» **Your task**: Please reproduce each of the records below word for word, with no changes.

» **Raw records**:
——

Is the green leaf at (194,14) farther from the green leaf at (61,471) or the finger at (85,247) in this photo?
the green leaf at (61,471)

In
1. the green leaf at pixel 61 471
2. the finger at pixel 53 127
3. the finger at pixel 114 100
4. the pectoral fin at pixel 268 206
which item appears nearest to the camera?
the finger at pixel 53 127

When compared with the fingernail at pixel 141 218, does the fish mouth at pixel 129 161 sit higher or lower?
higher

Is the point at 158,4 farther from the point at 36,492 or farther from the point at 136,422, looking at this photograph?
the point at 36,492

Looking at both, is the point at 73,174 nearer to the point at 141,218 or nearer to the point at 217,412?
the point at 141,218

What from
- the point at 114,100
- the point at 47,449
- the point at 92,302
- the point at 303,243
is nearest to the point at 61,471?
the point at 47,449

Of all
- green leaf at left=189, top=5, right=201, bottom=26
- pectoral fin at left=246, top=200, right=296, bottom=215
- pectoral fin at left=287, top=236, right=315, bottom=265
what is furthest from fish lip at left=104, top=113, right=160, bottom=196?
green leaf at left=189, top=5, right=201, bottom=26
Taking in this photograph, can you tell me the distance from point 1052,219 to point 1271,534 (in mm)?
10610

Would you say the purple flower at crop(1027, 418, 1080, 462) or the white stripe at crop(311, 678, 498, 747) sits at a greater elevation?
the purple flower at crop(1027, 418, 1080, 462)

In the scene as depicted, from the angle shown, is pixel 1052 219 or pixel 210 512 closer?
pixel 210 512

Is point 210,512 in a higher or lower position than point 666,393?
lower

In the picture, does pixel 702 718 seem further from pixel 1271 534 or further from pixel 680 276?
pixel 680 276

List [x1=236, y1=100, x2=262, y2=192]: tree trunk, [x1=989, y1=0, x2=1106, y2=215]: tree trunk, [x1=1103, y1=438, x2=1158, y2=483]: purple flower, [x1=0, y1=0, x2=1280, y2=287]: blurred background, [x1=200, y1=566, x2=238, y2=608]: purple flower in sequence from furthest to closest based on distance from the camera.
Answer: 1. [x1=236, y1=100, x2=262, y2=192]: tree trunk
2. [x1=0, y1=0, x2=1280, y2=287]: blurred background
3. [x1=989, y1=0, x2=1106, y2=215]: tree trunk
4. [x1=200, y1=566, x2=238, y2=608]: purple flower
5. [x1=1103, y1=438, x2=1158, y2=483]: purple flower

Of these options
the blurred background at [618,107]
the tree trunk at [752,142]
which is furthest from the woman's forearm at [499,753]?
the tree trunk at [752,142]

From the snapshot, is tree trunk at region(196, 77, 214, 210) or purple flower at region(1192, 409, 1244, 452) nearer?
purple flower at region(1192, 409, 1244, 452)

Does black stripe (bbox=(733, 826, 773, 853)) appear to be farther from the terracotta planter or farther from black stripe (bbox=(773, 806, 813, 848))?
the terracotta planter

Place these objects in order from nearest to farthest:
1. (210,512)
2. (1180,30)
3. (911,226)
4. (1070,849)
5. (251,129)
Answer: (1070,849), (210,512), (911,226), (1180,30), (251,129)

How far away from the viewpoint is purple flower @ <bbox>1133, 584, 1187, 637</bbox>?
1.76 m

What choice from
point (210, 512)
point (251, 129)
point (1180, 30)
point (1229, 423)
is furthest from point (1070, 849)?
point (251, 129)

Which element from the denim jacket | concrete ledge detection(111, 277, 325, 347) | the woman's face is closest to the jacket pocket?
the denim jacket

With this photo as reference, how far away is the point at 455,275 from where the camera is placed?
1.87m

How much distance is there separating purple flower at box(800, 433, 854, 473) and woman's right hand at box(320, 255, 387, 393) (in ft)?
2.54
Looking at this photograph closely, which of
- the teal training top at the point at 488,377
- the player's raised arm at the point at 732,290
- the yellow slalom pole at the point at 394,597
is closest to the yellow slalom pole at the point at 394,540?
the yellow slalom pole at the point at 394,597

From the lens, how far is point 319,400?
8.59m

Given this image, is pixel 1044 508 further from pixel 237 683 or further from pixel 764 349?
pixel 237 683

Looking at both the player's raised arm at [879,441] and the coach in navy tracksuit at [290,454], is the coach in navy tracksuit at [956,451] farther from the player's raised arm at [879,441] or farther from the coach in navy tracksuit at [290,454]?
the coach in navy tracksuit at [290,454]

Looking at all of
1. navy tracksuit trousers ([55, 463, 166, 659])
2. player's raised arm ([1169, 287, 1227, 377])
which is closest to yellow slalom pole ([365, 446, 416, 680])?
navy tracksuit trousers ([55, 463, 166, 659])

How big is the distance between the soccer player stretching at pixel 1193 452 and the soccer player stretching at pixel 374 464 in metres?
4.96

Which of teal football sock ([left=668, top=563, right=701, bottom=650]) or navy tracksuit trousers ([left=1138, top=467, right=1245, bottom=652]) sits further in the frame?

——

» **Correct output**:
Is the green leaf at (194,14) farther from the green leaf at (61,471) or the finger at (85,247) in this photo?
the green leaf at (61,471)

In
1. the green leaf at pixel 61 471
2. the finger at pixel 53 127
3. the finger at pixel 114 100
4. the pectoral fin at pixel 268 206
which item appears nearest to the camera?
the finger at pixel 53 127

When compared with the fingernail at pixel 141 218, does the fish mouth at pixel 129 161 sit higher or lower?
higher

Is the point at 158,4 farther from the point at 36,492 or farther from the point at 136,422, looking at this photograph?
the point at 36,492

Looking at both, is the point at 73,174 nearer to the point at 141,218 or nearer to the point at 217,412?
the point at 141,218

What from
- the point at 114,100
- the point at 47,449
- the point at 92,302
- the point at 303,243
is nearest to the point at 61,471?
the point at 47,449

Of all
- green leaf at left=189, top=5, right=201, bottom=26
- pectoral fin at left=246, top=200, right=296, bottom=215
- pectoral fin at left=287, top=236, right=315, bottom=265
what is furthest from fish lip at left=104, top=113, right=160, bottom=196?
green leaf at left=189, top=5, right=201, bottom=26
Taking in this photograph, can you tell me the distance from point 1052,219 to point 1271,534 (in mm)?
10610

Would you say the purple flower at crop(1027, 418, 1080, 462) or the white stripe at crop(311, 678, 498, 747) sits at a greater elevation?
the purple flower at crop(1027, 418, 1080, 462)

In the scene as depicted, from the angle shown, is pixel 1052 219 or pixel 210 512 closer?
pixel 210 512

Is point 210,512 in a higher or lower position than point 666,393?
lower

In the picture, does pixel 702 718 seem further from pixel 1271 534 or further from pixel 680 276?
pixel 680 276

List [x1=236, y1=100, x2=262, y2=192]: tree trunk, [x1=989, y1=0, x2=1106, y2=215]: tree trunk, [x1=1103, y1=438, x2=1158, y2=483]: purple flower, [x1=0, y1=0, x2=1280, y2=287]: blurred background, [x1=200, y1=566, x2=238, y2=608]: purple flower in sequence from furthest to closest based on distance from the camera.
Answer: 1. [x1=236, y1=100, x2=262, y2=192]: tree trunk
2. [x1=0, y1=0, x2=1280, y2=287]: blurred background
3. [x1=989, y1=0, x2=1106, y2=215]: tree trunk
4. [x1=200, y1=566, x2=238, y2=608]: purple flower
5. [x1=1103, y1=438, x2=1158, y2=483]: purple flower

Of these options
the blurred background at [618,107]
the tree trunk at [752,142]
which is furthest from the woman's forearm at [499,753]?
the tree trunk at [752,142]

From the snapshot, is tree trunk at region(196, 77, 214, 210) or purple flower at region(1192, 409, 1244, 452) nearer?
purple flower at region(1192, 409, 1244, 452)

Does black stripe (bbox=(733, 826, 773, 853)) appear to be farther from the terracotta planter or farther from black stripe (bbox=(773, 806, 813, 848))?
the terracotta planter

Place these objects in order from nearest to farthest:
1. (210,512)
2. (1180,30)
3. (911,226)
4. (1070,849)
5. (251,129)
Answer: (1070,849), (210,512), (911,226), (1180,30), (251,129)

How far away from the viewpoint is purple flower @ <bbox>1133, 584, 1187, 637</bbox>?
1.76 m

What choice from
point (210, 512)
point (251, 129)
point (1180, 30)
point (1229, 423)
is furthest from point (1070, 849)?
point (251, 129)

Which element from the denim jacket | concrete ledge detection(111, 277, 325, 347) | the woman's face is closest to the jacket pocket?
the denim jacket

With this photo as reference, how far away is the point at 455,275 from where the camera is placed?
1.87m

How much distance is there separating purple flower at box(800, 433, 854, 473) and woman's right hand at box(320, 255, 387, 393) (in ft)?
2.54
Looking at this photograph closely, which of
- the teal training top at the point at 488,377
- the player's raised arm at the point at 732,290
- the yellow slalom pole at the point at 394,597
is closest to the yellow slalom pole at the point at 394,540?
the yellow slalom pole at the point at 394,597

From the lens, how far is point 319,400?
8.59m

Given this image, is pixel 1044 508 further from pixel 237 683 or further from pixel 764 349?
pixel 237 683

Looking at both the player's raised arm at [879,441] and the coach in navy tracksuit at [290,454], is the coach in navy tracksuit at [956,451] farther from the player's raised arm at [879,441] or farther from the coach in navy tracksuit at [290,454]?
the coach in navy tracksuit at [290,454]

Looking at all of
1. navy tracksuit trousers ([55, 463, 166, 659])
2. player's raised arm ([1169, 287, 1227, 377])
which is closest to yellow slalom pole ([365, 446, 416, 680])?
navy tracksuit trousers ([55, 463, 166, 659])

How big is the distance between the soccer player stretching at pixel 1193 452 and the soccer player stretching at pixel 374 464 in metres?
4.96

Which of teal football sock ([left=668, top=563, right=701, bottom=650]) or navy tracksuit trousers ([left=1138, top=467, right=1245, bottom=652]) sits further in the frame?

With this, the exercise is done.